Posted to issues@drill.apache.org by "Padma Penumarthy (JIRA)" <ji...@apache.org> on 2017/08/10 21:53:00 UTC
[jira] [Comment Edited] (DRILL-5697) Improve performance of filter operator for pattern matching

    [ https://issues.apache.org/jira/browse/DRILL-5697?page=com.atlassian.jira.plugin.system.issuetabpanels:comment-tabpanel&focusedCommentId=16122402#comment-16122402 ] 

Padma Penumarthy edited comment on DRILL-5697 at 8/10/17 9:52 PM:
------------------------------------------------------------------

I did bunch of experiments to figure out what should be the best approach.

Basically, here is what we do for "like" operation :
1. Build a charSequence wrapper for varChar UTF8 input.  If input is all ASCII, we directly read the byte as character from PlatformDependent. Else, we decode UTF-8 bytes, copy them to charBuffer and read characters from that. 
2. regex matching is done on this charSequenceWrapper, which provides charAt functionality as explained above.

All the numbers below are processing time of filter operation.

Baseline:
select count(\*) from `/Users/ppenumarthy/MAPRTECH/padma/testdata` where l_comment like '%a' 
1m 10 sec

select count(*) from `/Users/ppenumarthy/MAPRTECH/padma/testdata` where l_comment like 'a%'
9.7 sec

select count(*) from `/Users/ppenumarthy/MAPRTECH/padma/testdata` where l_comment like '%a%'
1m 6 sec

For all ASCII, since getByte is doing a bounds check every time we call it, I want to see if getting the bytes  in one shot is better. That did not help much with performance. In fact, it made it worse for 'a%' type of  match.

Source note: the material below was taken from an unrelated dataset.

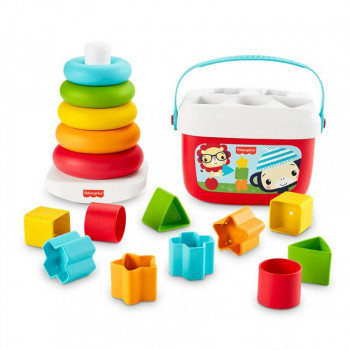 Fisher-Price Kostky rock a star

select count(*) from `/Users/ppenumarthy/MAPRTECH/padma/testdata` where l_comment like '%a'
1m 2s (vs 1m 10 sec baseline)

select count(*) from `/Users/ppenumarthy/MAPRTECH/padma/testdata` where l_comment like 'a%'
16.688s (vs 9.7 sec baseline)

select count(*) from `/Users/ppenumarthy/MAPRTECH/padma/testdata` where l_comment like '%a%'
55 sec (vs 1min 6 sec baseline)

Use find instead of matcher.matches(). The numbers are better, but not by much.
select count(*) from `/Users/ppenumarthy/MAPRTECH/padma/testdata` where l_comment like '%a';
30 sec (vs 1min 10 sec baseline)

select count(*) from `/Users/ppenumarthy/MAPRTECH/padma/testdata` where l_comment like 'a%';
14 sec (vs 9.794s baseline)

select count(*) from `/Users/ppenumarthy/MAPRTECH/padma/testdata` where l_comment like ‘%a%’;
32 sec (vs 1min 6s baseline)

Next, I tried building charBuffer always (even if it is all ASCII) and use String functions startsWith, endsWith and contains.
Numbers are better. But, not by much.
select count(*) from `/Users/ppenumarthy/MAPRTECH/padma/testdata` where l_comment like '%a'
45 sec (vs 1min 10 sec baseline)

select count(*) from `/Users/ppenumarthy/MAPRTECH/padma/testdata` where l_comment like ‘%a%’
34 sec (vs 1min 6s baseline)

select count(*) from `/Users/ppenumarthy/MAPRTECH/padma/testdata` where l_comment like ‘a%’
46  (vs 9.794s baseline)

I tried Google RE2 library. Got much worse numbers than what we are getting with Java Regex Library.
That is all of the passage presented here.